"It's not a cafeteria; you can't pick and choose,” the superintendent told Woodbridge homeschooling mom Shay Seaborne.
Seaborne has been fighting for the right to choose for several years now.We should be able to pick and choose. Every parent should be able to pick and choose. And that could help expand services, greatly reduce bullying and the ill effects of mass socialization, strengthen families and communities, and help schools grow more effective in every community.
Schools are very reluctant to allow parents to participate fully in the education of their children because schools have become accustomed to compulsory attendance laws that ensure no one can ever question anything. Consequently, we have a school system without any real checks or balances on their power and that has made it a self-perpetuating bureaucracy. There isn't any structural pushback or way for citizens to have some say over a service that their children are forced to use. It is a recipe for the overgrown system that we have now.

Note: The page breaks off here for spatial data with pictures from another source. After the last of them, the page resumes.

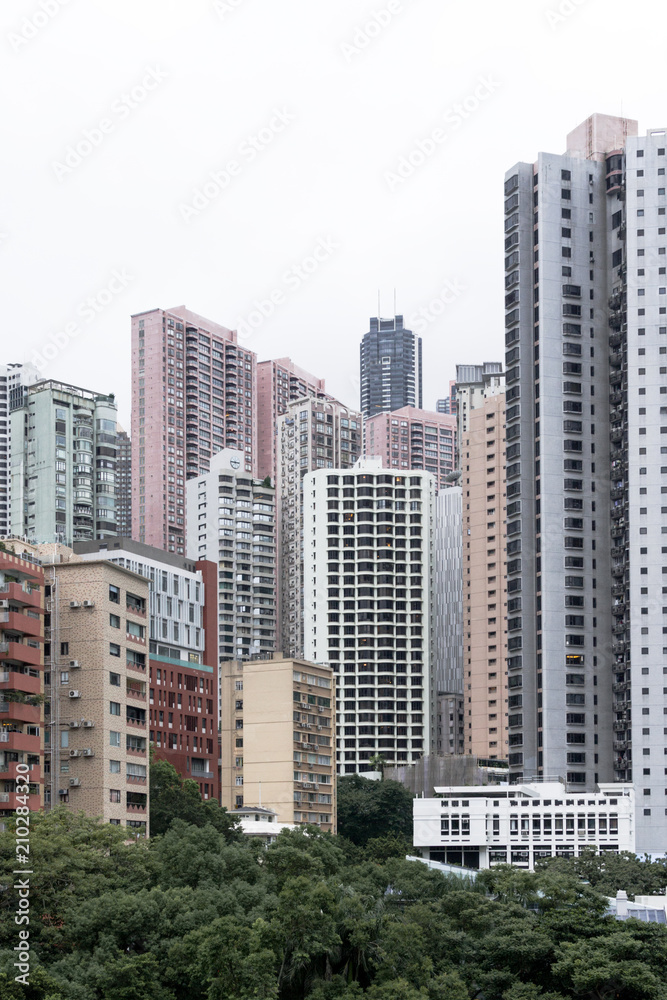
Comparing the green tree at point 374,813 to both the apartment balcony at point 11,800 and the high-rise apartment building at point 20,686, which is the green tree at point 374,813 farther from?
the apartment balcony at point 11,800

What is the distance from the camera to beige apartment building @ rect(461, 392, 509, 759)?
175125 millimetres

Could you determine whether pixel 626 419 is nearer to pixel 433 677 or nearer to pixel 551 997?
pixel 433 677


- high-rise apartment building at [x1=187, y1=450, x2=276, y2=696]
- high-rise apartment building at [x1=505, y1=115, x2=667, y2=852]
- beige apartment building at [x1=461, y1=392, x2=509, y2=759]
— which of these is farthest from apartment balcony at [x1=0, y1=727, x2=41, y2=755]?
high-rise apartment building at [x1=187, y1=450, x2=276, y2=696]

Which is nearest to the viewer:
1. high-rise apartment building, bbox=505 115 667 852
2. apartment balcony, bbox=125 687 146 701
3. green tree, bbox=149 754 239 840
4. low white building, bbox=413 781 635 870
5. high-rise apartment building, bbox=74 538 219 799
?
apartment balcony, bbox=125 687 146 701

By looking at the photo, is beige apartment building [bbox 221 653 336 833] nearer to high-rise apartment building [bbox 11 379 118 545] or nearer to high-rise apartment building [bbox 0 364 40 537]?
high-rise apartment building [bbox 11 379 118 545]

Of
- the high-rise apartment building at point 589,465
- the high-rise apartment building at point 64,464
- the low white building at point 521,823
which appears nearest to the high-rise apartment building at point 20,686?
the low white building at point 521,823

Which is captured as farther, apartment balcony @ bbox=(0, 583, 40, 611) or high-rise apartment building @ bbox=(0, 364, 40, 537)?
high-rise apartment building @ bbox=(0, 364, 40, 537)

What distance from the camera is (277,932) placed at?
64.1 m

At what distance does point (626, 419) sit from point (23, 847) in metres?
83.4

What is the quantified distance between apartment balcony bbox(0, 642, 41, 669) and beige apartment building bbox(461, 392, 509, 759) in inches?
4052

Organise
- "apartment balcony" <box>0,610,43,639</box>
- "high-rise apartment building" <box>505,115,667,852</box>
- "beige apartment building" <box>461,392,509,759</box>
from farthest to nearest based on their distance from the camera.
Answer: "beige apartment building" <box>461,392,509,759</box> < "high-rise apartment building" <box>505,115,667,852</box> < "apartment balcony" <box>0,610,43,639</box>

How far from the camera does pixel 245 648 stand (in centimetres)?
19288

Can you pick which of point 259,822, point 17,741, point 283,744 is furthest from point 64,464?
point 17,741

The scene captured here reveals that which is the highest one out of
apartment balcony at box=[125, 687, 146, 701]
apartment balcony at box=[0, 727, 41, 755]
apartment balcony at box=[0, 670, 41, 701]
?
apartment balcony at box=[0, 670, 41, 701]
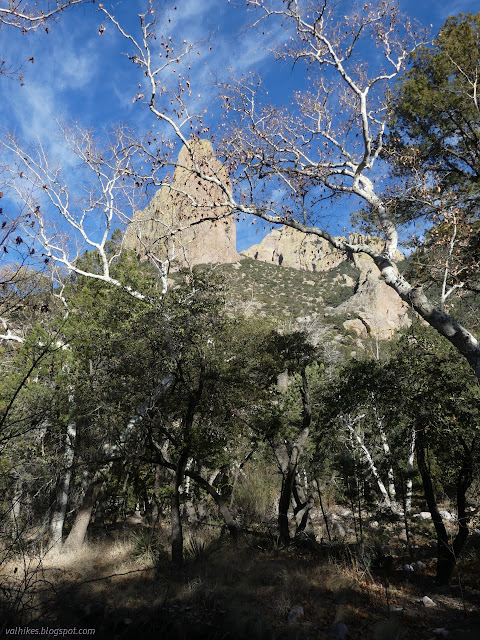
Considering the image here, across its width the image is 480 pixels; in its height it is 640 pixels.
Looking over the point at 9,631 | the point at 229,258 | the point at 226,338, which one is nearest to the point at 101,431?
A: the point at 226,338

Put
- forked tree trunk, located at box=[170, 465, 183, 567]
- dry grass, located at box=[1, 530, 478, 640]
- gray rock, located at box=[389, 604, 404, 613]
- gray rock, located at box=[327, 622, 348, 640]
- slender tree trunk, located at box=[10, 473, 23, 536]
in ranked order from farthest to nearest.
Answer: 1. forked tree trunk, located at box=[170, 465, 183, 567]
2. gray rock, located at box=[389, 604, 404, 613]
3. dry grass, located at box=[1, 530, 478, 640]
4. gray rock, located at box=[327, 622, 348, 640]
5. slender tree trunk, located at box=[10, 473, 23, 536]

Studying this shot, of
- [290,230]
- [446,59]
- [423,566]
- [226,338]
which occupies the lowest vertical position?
[423,566]

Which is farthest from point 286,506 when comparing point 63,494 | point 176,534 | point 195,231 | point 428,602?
point 195,231

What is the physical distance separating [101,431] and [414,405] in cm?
782

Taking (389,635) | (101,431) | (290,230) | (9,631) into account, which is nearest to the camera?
(9,631)

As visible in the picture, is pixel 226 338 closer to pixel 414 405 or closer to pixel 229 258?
pixel 414 405

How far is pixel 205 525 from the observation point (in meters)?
13.8

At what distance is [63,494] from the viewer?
11.9m

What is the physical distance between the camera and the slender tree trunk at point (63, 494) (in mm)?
11531

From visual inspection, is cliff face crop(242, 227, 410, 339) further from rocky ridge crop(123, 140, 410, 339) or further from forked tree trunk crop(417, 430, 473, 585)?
forked tree trunk crop(417, 430, 473, 585)

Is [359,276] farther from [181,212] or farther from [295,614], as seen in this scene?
[295,614]

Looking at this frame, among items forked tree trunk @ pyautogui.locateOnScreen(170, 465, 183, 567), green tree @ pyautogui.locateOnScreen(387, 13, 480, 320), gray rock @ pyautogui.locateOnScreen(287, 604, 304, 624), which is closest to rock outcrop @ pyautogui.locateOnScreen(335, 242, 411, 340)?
green tree @ pyautogui.locateOnScreen(387, 13, 480, 320)

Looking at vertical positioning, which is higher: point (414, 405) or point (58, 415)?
point (58, 415)

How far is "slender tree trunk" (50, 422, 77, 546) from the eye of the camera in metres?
11.5
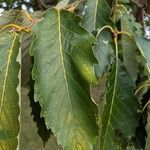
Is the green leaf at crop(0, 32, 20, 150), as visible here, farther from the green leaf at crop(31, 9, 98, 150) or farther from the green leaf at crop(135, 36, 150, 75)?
the green leaf at crop(135, 36, 150, 75)

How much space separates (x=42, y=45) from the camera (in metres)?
0.67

Next, Seaborne challenged the PWCS policy of refusing to allow non-public school students to be partially enrolled.
“With state law providing .5 ADM for each student taking two classes, and this being on a space-available basis, it made no sense to me to bar these children from class,” Seaborne said.

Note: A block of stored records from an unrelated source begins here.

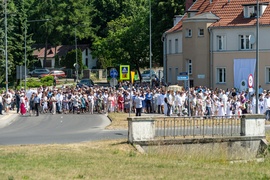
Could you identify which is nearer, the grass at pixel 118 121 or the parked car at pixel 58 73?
the grass at pixel 118 121

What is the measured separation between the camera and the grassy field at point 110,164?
70.5 feet

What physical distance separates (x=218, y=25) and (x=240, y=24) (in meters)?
2.16

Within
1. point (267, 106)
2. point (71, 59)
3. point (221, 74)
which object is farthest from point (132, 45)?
point (267, 106)

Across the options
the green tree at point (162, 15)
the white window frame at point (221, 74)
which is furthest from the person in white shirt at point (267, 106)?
the green tree at point (162, 15)

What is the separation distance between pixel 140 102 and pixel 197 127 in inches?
622

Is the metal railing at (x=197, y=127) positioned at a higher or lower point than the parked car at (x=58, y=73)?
lower

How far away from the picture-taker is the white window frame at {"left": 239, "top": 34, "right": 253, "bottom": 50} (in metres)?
68.2

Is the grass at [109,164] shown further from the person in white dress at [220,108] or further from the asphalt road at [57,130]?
the person in white dress at [220,108]

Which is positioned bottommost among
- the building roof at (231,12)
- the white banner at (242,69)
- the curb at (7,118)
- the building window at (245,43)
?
the curb at (7,118)

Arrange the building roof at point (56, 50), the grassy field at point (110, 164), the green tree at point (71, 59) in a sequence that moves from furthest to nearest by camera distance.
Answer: the building roof at point (56, 50) → the green tree at point (71, 59) → the grassy field at point (110, 164)

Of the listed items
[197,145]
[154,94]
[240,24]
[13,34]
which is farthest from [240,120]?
[13,34]

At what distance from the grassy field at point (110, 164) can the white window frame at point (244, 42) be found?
127ft

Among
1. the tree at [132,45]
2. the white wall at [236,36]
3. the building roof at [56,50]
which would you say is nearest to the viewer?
the white wall at [236,36]

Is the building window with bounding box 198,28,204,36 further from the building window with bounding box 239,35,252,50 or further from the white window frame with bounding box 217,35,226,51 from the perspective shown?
the building window with bounding box 239,35,252,50
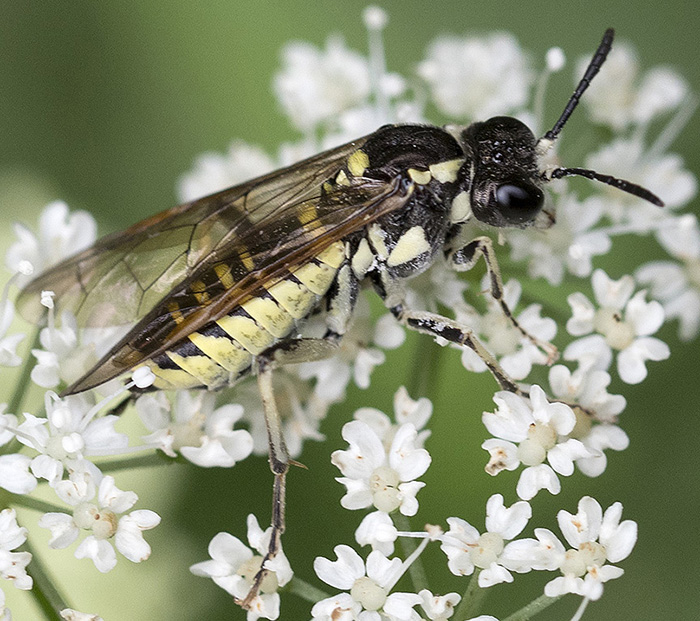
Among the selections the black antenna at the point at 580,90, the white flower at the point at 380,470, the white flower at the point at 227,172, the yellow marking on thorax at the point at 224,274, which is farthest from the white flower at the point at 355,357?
the white flower at the point at 227,172

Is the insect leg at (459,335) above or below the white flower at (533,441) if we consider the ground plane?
above

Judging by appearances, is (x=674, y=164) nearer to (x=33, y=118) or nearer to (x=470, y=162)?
(x=470, y=162)

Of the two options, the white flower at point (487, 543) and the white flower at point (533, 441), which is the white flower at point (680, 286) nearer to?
the white flower at point (533, 441)

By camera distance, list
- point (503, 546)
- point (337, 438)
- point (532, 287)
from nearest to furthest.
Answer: point (503, 546)
point (337, 438)
point (532, 287)

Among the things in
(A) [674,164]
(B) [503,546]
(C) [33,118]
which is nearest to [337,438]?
(B) [503,546]

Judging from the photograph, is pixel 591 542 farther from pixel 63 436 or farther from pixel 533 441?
pixel 63 436

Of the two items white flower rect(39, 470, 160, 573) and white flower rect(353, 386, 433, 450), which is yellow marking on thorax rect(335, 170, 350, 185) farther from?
white flower rect(39, 470, 160, 573)

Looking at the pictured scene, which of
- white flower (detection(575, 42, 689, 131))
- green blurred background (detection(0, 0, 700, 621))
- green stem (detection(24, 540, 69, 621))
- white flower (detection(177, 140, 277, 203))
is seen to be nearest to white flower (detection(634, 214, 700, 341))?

When Seaborne asked the superintendent at the time to change this policy, he responded, “It’s not a cafeteria; you can’t pick and choose.”
Seaborne then invited school board members and candidates to meet with the FOLC Eclectic Homeschoolers group that she had founded. After a discussion of the partial enrollment issue, the homeschooling group began to draft a new partial enrollment policy.
Seaborne and the rest of the group reminded the school board that homeschooling families could also choose not to respond to the Triennial School Census, which counts all children, including those who are homeschooled, and which affects public school funding.
“If all homeschoolers in PWC, over the three year period covered by the census, it would cost the school division about $2.5 million,” she said. “As we expected, the mention of $2.5 million served as a wake-up.”